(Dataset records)
○ ○ ○ ○ ○ ○ ○

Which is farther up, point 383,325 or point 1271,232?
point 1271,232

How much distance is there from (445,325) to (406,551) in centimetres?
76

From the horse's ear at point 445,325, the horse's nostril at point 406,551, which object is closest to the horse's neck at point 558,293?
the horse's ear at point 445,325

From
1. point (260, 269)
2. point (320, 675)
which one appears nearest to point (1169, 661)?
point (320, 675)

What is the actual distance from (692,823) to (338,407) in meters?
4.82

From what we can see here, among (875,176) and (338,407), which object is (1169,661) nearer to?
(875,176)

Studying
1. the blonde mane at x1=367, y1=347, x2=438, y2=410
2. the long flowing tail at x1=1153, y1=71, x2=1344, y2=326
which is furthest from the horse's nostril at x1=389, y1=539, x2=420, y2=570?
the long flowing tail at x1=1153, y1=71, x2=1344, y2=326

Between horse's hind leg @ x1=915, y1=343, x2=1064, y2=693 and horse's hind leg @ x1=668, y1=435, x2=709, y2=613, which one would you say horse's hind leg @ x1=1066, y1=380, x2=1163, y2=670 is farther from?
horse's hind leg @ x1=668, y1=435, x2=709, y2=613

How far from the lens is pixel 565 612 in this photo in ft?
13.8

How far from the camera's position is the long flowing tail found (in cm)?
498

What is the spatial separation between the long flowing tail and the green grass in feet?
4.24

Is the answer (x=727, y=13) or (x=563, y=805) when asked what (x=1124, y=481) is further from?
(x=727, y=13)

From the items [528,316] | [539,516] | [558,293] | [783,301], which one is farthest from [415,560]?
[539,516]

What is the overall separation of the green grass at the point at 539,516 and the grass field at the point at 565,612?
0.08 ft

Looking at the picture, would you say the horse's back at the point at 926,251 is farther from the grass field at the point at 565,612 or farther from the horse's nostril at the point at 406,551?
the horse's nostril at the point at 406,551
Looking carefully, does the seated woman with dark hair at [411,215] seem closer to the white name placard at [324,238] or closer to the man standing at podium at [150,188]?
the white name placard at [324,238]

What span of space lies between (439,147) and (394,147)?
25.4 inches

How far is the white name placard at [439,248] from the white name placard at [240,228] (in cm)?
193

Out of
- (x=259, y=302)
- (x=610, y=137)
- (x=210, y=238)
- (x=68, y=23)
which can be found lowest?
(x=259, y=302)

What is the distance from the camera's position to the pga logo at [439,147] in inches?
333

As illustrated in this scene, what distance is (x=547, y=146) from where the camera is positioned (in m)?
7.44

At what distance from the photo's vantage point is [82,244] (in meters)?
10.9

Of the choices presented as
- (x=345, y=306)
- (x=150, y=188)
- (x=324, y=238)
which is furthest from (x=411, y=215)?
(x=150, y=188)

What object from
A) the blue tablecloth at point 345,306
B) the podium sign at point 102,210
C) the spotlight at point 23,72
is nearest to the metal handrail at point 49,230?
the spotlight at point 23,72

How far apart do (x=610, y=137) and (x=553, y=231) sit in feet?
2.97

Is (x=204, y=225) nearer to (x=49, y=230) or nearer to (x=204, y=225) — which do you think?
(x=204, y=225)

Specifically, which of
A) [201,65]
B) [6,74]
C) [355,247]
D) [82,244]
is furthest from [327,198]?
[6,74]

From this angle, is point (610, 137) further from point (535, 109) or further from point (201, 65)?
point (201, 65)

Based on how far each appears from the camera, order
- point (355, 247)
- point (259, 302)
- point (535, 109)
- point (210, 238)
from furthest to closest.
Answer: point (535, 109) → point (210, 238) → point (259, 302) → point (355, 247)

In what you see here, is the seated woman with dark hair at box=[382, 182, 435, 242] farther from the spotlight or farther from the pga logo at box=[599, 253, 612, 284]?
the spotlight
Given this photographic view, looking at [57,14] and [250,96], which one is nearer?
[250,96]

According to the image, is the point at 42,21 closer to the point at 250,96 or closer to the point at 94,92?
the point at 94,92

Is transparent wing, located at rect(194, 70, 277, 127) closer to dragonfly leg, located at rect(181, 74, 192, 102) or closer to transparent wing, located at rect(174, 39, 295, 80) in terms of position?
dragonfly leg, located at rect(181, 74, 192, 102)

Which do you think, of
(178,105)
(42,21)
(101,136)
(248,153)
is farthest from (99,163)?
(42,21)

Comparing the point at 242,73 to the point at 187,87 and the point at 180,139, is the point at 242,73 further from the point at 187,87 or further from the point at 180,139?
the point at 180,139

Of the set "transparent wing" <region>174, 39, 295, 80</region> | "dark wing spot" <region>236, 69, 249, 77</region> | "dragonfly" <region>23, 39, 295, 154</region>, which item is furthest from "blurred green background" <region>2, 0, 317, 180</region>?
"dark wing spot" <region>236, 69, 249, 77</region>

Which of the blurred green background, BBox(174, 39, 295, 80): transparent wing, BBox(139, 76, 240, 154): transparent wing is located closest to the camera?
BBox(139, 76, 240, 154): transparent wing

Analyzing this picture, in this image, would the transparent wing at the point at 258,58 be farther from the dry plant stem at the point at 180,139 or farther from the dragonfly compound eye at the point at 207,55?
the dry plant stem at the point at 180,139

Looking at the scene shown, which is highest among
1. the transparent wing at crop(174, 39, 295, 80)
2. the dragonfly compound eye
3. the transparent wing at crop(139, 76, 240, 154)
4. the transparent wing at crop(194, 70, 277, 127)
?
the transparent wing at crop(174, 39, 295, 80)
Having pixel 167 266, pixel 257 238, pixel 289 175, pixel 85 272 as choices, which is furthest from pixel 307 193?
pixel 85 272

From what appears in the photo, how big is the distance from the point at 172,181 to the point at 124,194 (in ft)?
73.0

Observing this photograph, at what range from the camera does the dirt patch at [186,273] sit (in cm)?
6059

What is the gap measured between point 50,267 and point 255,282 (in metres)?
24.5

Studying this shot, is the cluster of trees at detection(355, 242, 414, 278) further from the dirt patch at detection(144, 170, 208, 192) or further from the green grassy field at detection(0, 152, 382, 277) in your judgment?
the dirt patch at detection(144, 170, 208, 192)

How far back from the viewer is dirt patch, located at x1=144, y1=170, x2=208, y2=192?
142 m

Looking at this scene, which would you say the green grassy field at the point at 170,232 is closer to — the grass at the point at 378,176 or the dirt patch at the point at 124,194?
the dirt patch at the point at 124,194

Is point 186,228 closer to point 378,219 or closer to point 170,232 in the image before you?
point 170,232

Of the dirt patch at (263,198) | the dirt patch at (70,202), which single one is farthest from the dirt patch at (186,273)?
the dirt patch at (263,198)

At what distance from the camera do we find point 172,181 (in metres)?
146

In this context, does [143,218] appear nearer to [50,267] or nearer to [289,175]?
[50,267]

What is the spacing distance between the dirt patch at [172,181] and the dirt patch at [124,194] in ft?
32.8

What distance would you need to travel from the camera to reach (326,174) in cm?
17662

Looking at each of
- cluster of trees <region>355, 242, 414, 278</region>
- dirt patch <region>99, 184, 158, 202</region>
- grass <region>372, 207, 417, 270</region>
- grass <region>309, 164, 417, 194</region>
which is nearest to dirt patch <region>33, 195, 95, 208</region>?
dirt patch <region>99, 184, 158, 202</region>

○ ○ ○ ○ ○ ○ ○

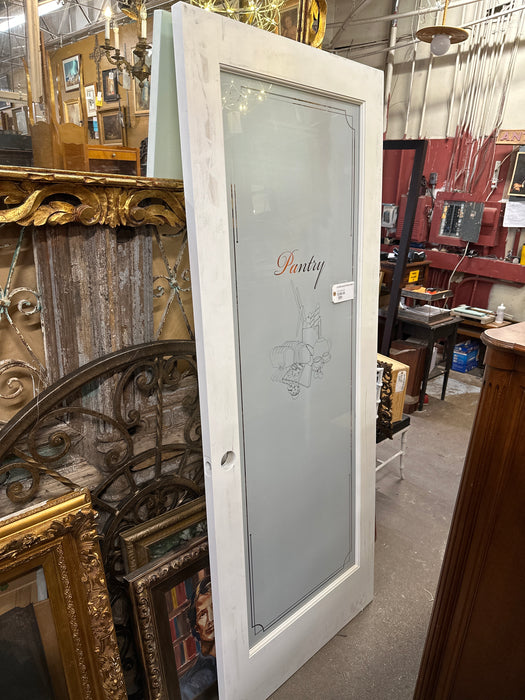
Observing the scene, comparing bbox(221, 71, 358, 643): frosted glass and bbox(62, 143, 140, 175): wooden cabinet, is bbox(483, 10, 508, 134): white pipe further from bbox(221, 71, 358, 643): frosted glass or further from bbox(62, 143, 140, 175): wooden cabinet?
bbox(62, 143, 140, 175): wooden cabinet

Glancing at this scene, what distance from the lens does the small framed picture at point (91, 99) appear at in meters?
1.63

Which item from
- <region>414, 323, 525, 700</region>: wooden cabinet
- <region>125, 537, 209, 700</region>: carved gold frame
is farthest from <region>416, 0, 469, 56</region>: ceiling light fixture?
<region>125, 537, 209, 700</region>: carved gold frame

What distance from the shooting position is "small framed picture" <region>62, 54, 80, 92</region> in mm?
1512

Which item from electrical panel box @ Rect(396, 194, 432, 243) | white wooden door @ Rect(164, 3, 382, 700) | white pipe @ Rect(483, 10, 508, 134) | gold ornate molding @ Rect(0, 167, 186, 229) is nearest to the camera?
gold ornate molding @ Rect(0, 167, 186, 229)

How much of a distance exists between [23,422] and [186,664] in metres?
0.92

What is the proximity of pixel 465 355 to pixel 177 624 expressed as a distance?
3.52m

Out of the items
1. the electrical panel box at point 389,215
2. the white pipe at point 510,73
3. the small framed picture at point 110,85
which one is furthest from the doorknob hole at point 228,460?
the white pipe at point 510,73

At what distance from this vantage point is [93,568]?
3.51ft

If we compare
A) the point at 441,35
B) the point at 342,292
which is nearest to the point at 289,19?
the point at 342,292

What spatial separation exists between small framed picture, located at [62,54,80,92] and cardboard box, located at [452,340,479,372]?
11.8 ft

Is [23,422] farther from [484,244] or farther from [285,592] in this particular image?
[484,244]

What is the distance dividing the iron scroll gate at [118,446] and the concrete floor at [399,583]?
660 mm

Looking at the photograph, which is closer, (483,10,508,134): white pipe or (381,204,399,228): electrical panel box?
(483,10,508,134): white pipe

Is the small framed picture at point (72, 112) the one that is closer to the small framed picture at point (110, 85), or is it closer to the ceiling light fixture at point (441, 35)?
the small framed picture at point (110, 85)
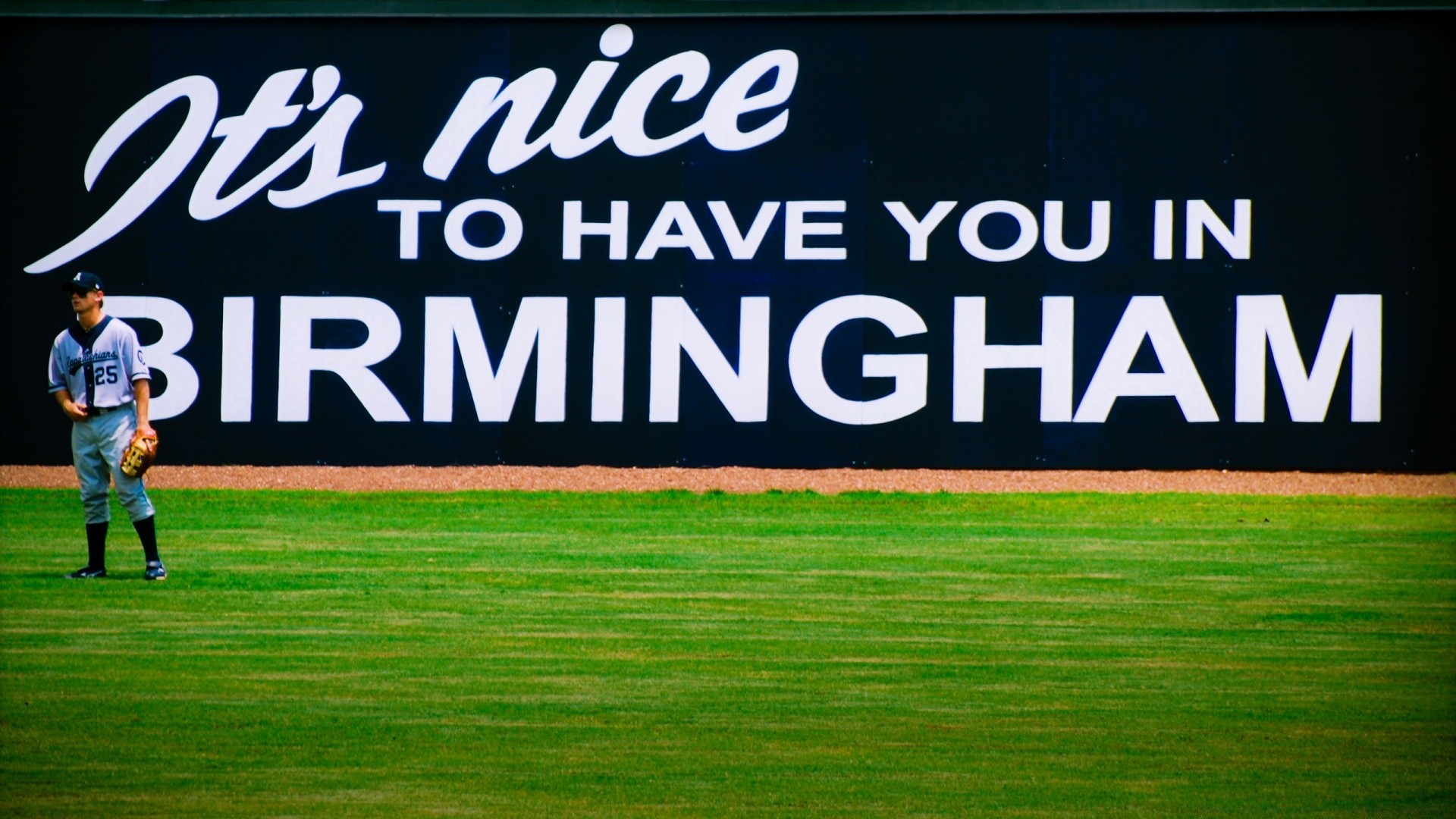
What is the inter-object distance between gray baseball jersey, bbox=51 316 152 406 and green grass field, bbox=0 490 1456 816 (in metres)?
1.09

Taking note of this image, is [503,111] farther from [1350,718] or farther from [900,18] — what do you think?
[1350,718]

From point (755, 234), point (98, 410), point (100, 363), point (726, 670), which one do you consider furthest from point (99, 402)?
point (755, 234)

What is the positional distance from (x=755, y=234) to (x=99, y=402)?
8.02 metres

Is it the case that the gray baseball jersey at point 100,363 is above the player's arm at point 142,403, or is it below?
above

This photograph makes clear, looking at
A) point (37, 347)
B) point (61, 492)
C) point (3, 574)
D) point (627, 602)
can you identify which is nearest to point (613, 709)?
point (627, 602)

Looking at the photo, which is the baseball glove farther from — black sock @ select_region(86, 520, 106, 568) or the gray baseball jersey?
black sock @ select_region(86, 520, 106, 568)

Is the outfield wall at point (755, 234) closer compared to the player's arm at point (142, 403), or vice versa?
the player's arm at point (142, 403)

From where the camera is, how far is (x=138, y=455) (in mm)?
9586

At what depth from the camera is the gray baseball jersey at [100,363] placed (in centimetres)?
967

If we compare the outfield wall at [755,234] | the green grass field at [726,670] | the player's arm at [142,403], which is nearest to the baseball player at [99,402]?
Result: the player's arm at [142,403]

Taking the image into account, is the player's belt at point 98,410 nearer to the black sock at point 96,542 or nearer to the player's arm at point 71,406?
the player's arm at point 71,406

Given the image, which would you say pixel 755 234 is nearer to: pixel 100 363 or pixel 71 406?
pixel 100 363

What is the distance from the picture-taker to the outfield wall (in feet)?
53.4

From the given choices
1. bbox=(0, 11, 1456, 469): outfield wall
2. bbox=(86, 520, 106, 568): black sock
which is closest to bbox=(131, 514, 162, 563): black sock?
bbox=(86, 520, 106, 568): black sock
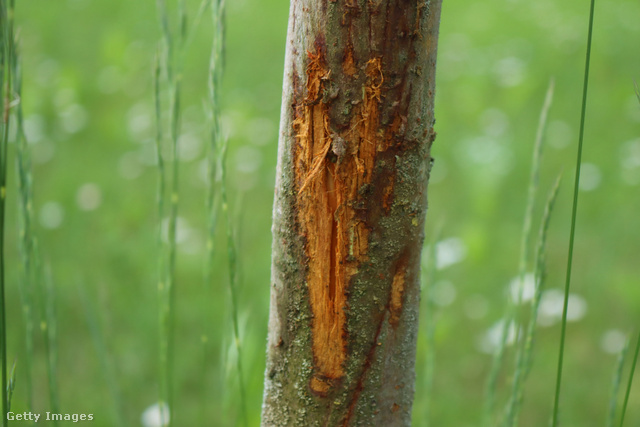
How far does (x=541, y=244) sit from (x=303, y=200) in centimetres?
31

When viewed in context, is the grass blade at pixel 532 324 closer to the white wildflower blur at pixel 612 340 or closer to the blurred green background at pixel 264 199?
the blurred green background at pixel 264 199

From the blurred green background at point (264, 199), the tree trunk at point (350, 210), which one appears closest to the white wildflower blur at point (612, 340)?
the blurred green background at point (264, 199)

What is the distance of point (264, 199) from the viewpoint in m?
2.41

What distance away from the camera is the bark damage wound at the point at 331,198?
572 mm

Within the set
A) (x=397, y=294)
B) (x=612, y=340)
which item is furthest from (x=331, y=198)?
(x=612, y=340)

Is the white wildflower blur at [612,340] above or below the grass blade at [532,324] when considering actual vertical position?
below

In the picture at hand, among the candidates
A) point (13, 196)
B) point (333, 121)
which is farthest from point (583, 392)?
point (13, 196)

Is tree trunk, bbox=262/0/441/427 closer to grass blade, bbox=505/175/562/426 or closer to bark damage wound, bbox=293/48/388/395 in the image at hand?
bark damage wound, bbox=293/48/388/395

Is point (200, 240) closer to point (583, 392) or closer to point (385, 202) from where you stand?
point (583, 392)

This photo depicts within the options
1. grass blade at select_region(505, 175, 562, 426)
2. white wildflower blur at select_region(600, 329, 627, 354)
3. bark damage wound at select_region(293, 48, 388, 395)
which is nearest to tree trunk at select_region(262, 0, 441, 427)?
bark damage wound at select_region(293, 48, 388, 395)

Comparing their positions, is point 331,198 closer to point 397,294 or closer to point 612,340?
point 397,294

○ ○ ○ ○ ○ ○ ○

§ **Goal**:
Recast the data above as a Markdown table with the columns Row and Line, covering everything from the line containing "Specifically, which of" down to the line containing "Answer: point (535, 109)". Give each nonblank line its own row with a running row number, and skip blank lines.

§ **Written reply**:
| Row | Line |
|---|---|
| 1 | Specifically, which of |
| 2 | A) [201,65] |
| 3 | B) [6,74] |
| 4 | C) [355,247] |
| 5 | D) [82,244] |
| 6 | is furthest from [327,198]? |
| 7 | [6,74] |
| 8 | From this angle, is point (610, 137) further from point (535, 109) or further from point (201, 65)? |
| 9 | point (201, 65) |
| 10 | Based on how far each appears from the camera, order |
| 11 | - point (355, 247) |
| 12 | - point (259, 302) |
| 13 | - point (535, 109) |
| 14 | - point (210, 238) |
| 15 | from furthest to closest. |
| 16 | Answer: point (535, 109) → point (210, 238) → point (259, 302) → point (355, 247) |